“Prego, poi, colui che sarà eletto di non sottrarsi all’ufficio, cui è chiamato, per il timore del suo peso, ma di sottomettersi umilmente al disegno della volontà divina. Dio infatti, nell’imporgli l’onere, lo sostiene con la sua mano, affinché egli non sia ìmpari a portarlo; nel conferirgli il gravoso incarico, gli dà anche l’aiuto per compierlo e, nel donargli la dignità, gli concede la forza affinché non venga meno sotto il peso dell’ufficio.”
(Costituzione Apostolica Universi Dominici Gregis art. 86 di san Giovanni Paolo II)
Come è stato possibile che un uomo che è stato prefetto della Congregazione per la dottrina della fede per un quarto di secolo abbia ignorato un testo così importante e disobbedito a un documento che è stato promulgato proprio sotto la sua giurisdizione?
Per comprendere il vero significato che si cela dietro al gesto delle dimissioni di Benedetto XVI è necessario fare un passo indietro di alcuni millenni.
In uno dei più importanti riti del culto ebraico, lo Yom Kippur, il capro espiatorio veniva “caricato” di tutti i peccati della comunità (che li confessava ad alta voce durante il rito, per liberarsene, mentre il sacerdote teneva una mano sul capo del capro come per rovesciare su di lui ogni colpa del popolo) e veniva poi condotto fuori della città e lasciato lì a morire.
Gesù Cristo fa suo questo rito, identificandosi con il Capro Espiatorio che “toglie” (che sarebbe più corretto tradurre con “prende su di sé”) il peccato del mondo, e viene condotto fuori dalle mura di Gerusalemme per essere messo a morte.
Le dimissioni sono state scelte da Ratzinger perché unico modo per permettere alla Chiesa di sopravvivere ad una delle più grandi persecuzioni della storia.
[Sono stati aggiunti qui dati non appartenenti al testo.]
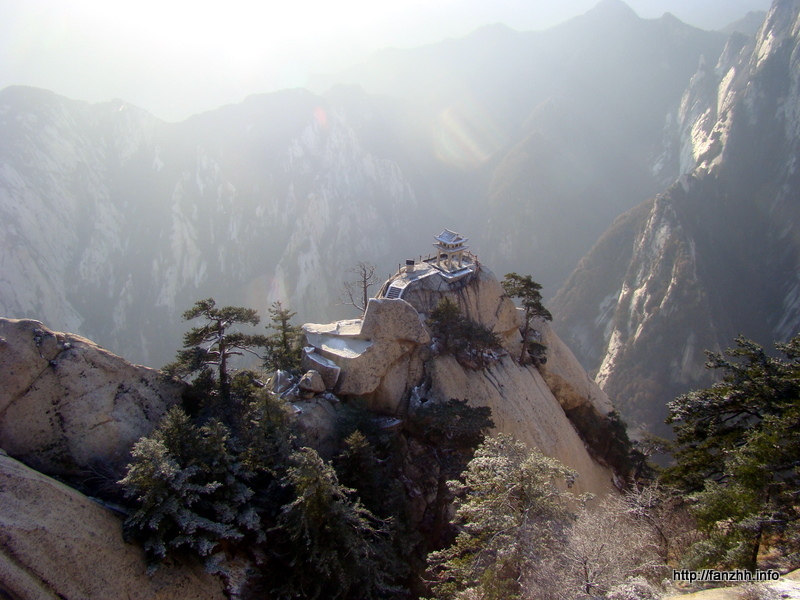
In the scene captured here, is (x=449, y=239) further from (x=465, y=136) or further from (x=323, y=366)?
(x=465, y=136)

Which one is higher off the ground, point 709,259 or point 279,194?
point 709,259

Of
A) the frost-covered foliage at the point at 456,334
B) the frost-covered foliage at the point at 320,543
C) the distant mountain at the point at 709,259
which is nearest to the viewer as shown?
the frost-covered foliage at the point at 320,543

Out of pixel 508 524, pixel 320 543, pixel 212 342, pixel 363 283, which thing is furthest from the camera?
pixel 363 283

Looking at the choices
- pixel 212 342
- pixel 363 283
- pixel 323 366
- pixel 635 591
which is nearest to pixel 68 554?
pixel 212 342

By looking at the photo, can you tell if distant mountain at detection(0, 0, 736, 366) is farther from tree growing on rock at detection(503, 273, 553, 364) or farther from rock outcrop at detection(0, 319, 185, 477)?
rock outcrop at detection(0, 319, 185, 477)

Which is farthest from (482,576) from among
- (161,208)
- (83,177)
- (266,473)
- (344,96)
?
(344,96)

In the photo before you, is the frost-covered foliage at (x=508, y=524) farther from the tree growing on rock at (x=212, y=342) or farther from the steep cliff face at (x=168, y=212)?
the steep cliff face at (x=168, y=212)

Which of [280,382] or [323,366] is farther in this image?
[323,366]

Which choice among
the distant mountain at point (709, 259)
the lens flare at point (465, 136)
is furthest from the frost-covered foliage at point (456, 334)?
the lens flare at point (465, 136)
Persecuzione non nel sangue, ma nell’anima, nello spirito dei fedeli.
Dal giorno della sua elezione, infatti, i media hanno fatto pagare alla Chiesa tutta l’attenzione mediatica e la “gloria” concessale durante i funerali di san Giovanni Paolo II (e in fondo anche durante il suo pontificato).
Benedetto è stato caricato dai media di enormi colpe di qualsiasi genere, dallo scandalo della pedofilia a quelli finanziari, come se ogni colpa della Chiesa, anche precedente al suo pontificato, fosse sua diretta responsabilità. Ogni sua parola è stata vergognosamente travisata, fino a farlo apparire l’opposto di quello che era. Sono stati anni pesantissimi per la Chiesa e per ogni cristiano, e la situazione sembrava destinata solo a peggiorare.
Se si osserva con attenzione l’art 86 si nota che, a differenza degli altri articoli della costituzione, non siamo di fronte ad una legge, ma ad un amorevole preghiera.
Benedetto non ha disubbidito ad una legge (mai avrebbe potuto!), ma ha compreso che nel suo caso era da interpretare in modo differente.
Si è sobbarcato di tutte le colpe attribuitegli, e le ha letteralmente portate via con sé.
Una sequela Christi degna dei più grandi santi.
Con l’elezione di Francesco i media non sono più riusciti ad incolpare il Papa di ogni cosa (senza dubbio ha giocato molto a suo favore il suo atteggiamento benevolo e il desiderio dei media di farlo apparire come anti-clericale) e la bufera che per otto anni aveva imperversato nei giornali contro la Chiesa si è molto placata.
Le polemiche ci sono e ci saranno sempre, ma il clima allucinante di quegli anni è stato bruscamente interrotto dalle sue dimissioni.
E da allora, Dio lo ha “sostenuto con la sua mano“, gli ha dato la forza di sopportare l’immenso dolore che questo “passo indietro” gli ha causato.
Solo un teologo eccelso come lui poteva comprendere l’insegnamento che proprio in quelle parole Karol gli aveva lasciato: “sottomettersi umilmente al disegno della volontà divina“.
Benedetto, con quel gesto, si è sacrificato per salvare la Chiesa.
A lui può andare solo la nostra gratitudine per questo gesto d’amore verso il suo gregge e per l’insegnamento di umiltà che ci ha saputo donare.